That is a good reason for not hearing all 4 in a strong staccato beat, but in this case it is also related to the quality of the sound found on youtube. Try listening to it in a high resolution mode, which is stereo sound compared to the normal split channel mono sound waves.

Company notch should not cause one beat per revolution, and by running the engines like this, you are causing adverse wear and tear on the valve gear. The same applies for full-size locomotives, all of them have a cutoff ratio, normally around 75% from neutral. The mikados have three notches in either direction of travel. When running, only the second two (from neutral) should be used on a properly timed locomotive. The notch closest to neutral is useless since it is past the acceptable amount of reduced travel the valvegear can support. As you said, notch one (from neutral) causes a severe jerking motion, just imagine the stresses produced on the valvetrain!

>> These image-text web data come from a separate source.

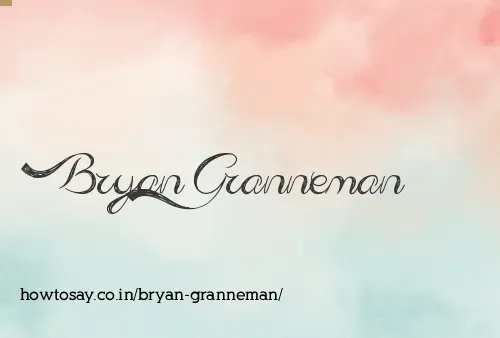 Bryan Granneman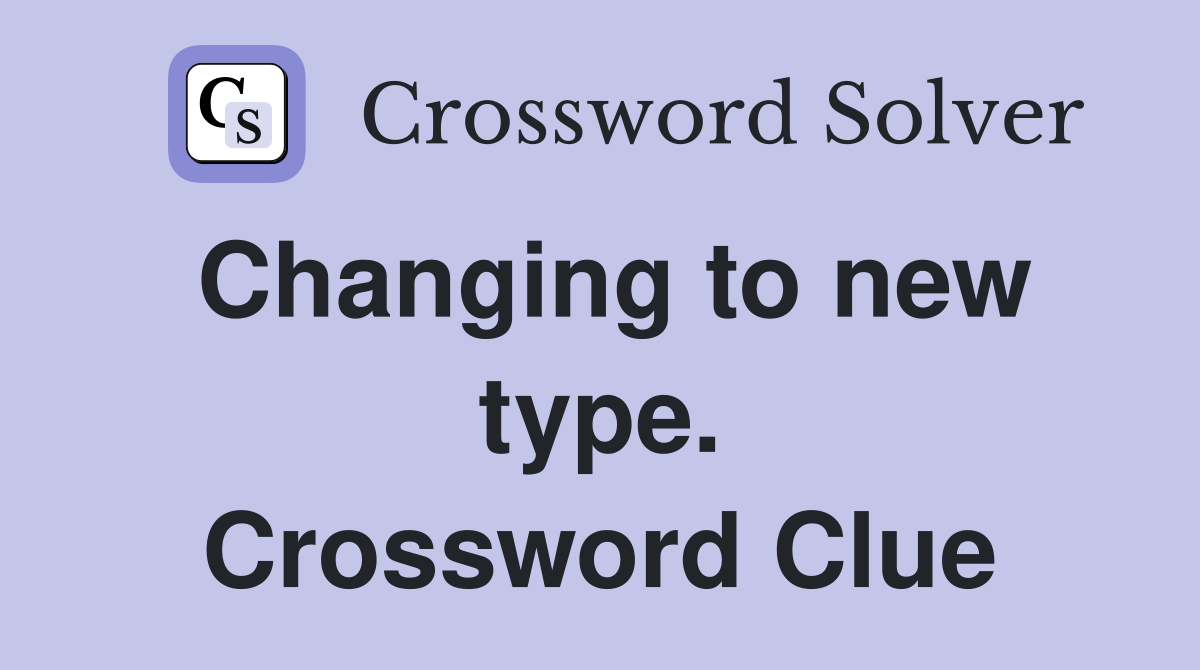 Changing to new type. Crossword Clue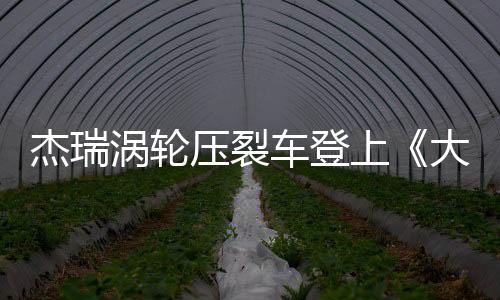 杰瑞渦輪壓裂車登上《大國重器》 助力國家能源戰(zhàn)略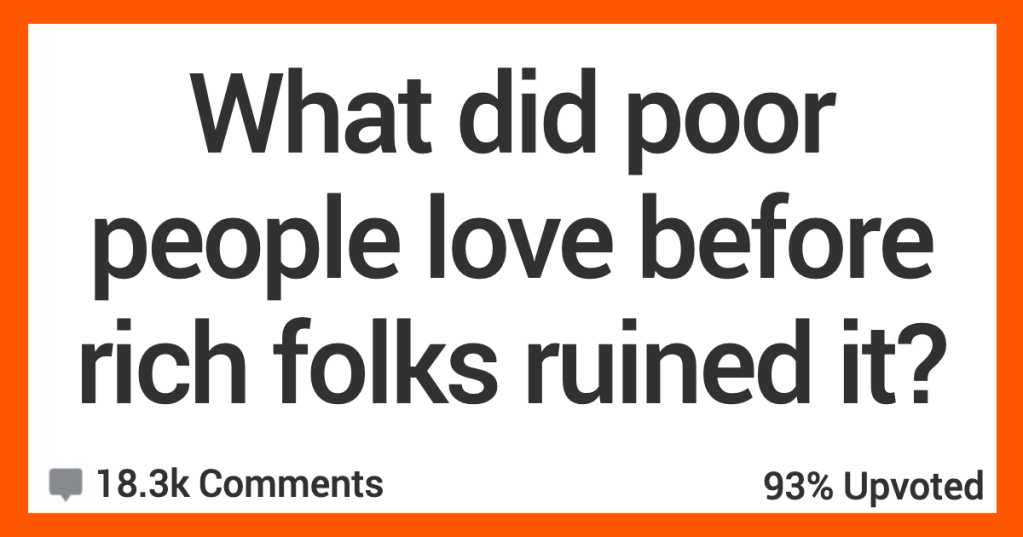 What Was Loved by Poor People Until Rich Folks Ruined It? Here’s What People Said.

Mark, once the locomotives start to accelerate, they are usually notched up, which retards the valve timing so that the pistons have a cushion of steam at higher speed. You are having trouble distinguishing the beats at a higher rate of speed, once the staccato reaches a point where the strongest side of the locomotive (yes they are power biased, even the best running engine will have a stronger side) your ear can only detect the stronger beats. It is also related to stack geometry and how much velocity of steam is allowed through at a time.